Tuttavia c’è un’altra parte importante del film che vale la pena ricordare: c’è un terzo personaggio che entra nella vita della famiglia Moochmore: la  baby sitter dell’ultimo minuto Shaz (Taylor Colette). Carismatica, determinata e letteralmente fuori di testa rappresenta la Mary Poppins moderna che tenta di educare le ragazze rovesciando i metodi tradizionali  della classica baby sitter. Non ha regole, segue solo le regole create da lei, completamente fuori dagli schemi.
 
Proprio grazie alla sua vitalità porterà le ragazze a credere di più in sè stesse e a considerarsi originali più che mental. Si scoprirà, alla fine, che Shaz nasconde un grande segreto che lascio scoprire a voi. Il tema affrontato da P.J. Hogan è serio e comune nella società contemporanea, non solo in quella Australiana. Spesso molti ragazzi non solo si sentono diversi perchè gli altri li fanno sentire tali, ma è una convinzione che parte da loro stessi. è difficile in questo modo trovare un posto in una società che rifiuta ed isola tutto quello che si ostina a non volersi conformare ai codici sociali e alle regole che impone il gruppo. Non c’è soluzione, purtroppo: o accetti le regole del gioco o stai fuori, questo sembra voler dire il regista con il film “Mental”.
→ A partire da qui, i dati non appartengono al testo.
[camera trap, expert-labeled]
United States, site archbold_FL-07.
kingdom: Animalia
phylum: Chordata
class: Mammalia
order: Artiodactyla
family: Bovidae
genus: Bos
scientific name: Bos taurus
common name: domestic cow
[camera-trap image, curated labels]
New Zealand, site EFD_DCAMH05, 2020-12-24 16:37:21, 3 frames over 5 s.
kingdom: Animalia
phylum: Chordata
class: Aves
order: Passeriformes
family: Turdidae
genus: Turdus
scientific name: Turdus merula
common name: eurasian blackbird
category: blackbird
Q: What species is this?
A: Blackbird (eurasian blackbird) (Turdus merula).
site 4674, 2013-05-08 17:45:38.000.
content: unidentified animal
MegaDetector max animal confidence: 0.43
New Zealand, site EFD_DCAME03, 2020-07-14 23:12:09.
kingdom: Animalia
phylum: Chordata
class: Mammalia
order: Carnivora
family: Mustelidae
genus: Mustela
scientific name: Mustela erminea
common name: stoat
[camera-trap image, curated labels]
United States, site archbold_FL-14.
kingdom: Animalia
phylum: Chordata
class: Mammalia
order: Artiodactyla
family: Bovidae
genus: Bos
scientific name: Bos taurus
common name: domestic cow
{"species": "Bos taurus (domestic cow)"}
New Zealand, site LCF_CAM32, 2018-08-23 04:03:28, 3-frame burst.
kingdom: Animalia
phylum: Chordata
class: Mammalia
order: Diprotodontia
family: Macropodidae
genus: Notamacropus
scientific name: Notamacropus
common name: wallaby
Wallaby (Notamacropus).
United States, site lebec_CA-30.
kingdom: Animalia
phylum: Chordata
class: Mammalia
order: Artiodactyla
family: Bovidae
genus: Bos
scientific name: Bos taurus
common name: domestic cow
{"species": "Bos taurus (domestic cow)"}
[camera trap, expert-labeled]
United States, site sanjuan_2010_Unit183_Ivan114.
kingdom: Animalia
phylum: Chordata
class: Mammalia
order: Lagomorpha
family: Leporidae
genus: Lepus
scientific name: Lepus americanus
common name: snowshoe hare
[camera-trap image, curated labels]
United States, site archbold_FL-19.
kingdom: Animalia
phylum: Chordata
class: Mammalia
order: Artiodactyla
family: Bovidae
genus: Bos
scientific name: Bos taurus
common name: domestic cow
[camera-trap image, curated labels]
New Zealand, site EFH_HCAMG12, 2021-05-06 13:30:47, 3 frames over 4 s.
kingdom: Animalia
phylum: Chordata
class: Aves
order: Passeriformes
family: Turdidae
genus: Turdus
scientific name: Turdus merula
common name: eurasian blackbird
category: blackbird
Nonostante il messaggio sia decisamente sconfortante, il modo che P.J.Hogan utilizza per raccontare la storia è il sorriso. Una commedia leggera che fa contemporaneamente riflettere, perchè bisogna imparare a ridere  anche delle cose più serie. Così per tutta la durata del film ci si ritrova a ridere di gusto tra costruzioni sceniche sfacciate, dialoghi taglienti e suggerimenti arguti, e anche un po’ a cantare tra ballate da spiaggia strimpellate alla chitarra e i più classici temi di Tutti Insieme Appassionatamente. Un modo originale e sorprendentemente funzionale per assimilare, senza accorgersene, una lezione importante sull’accettazione personale e sociale.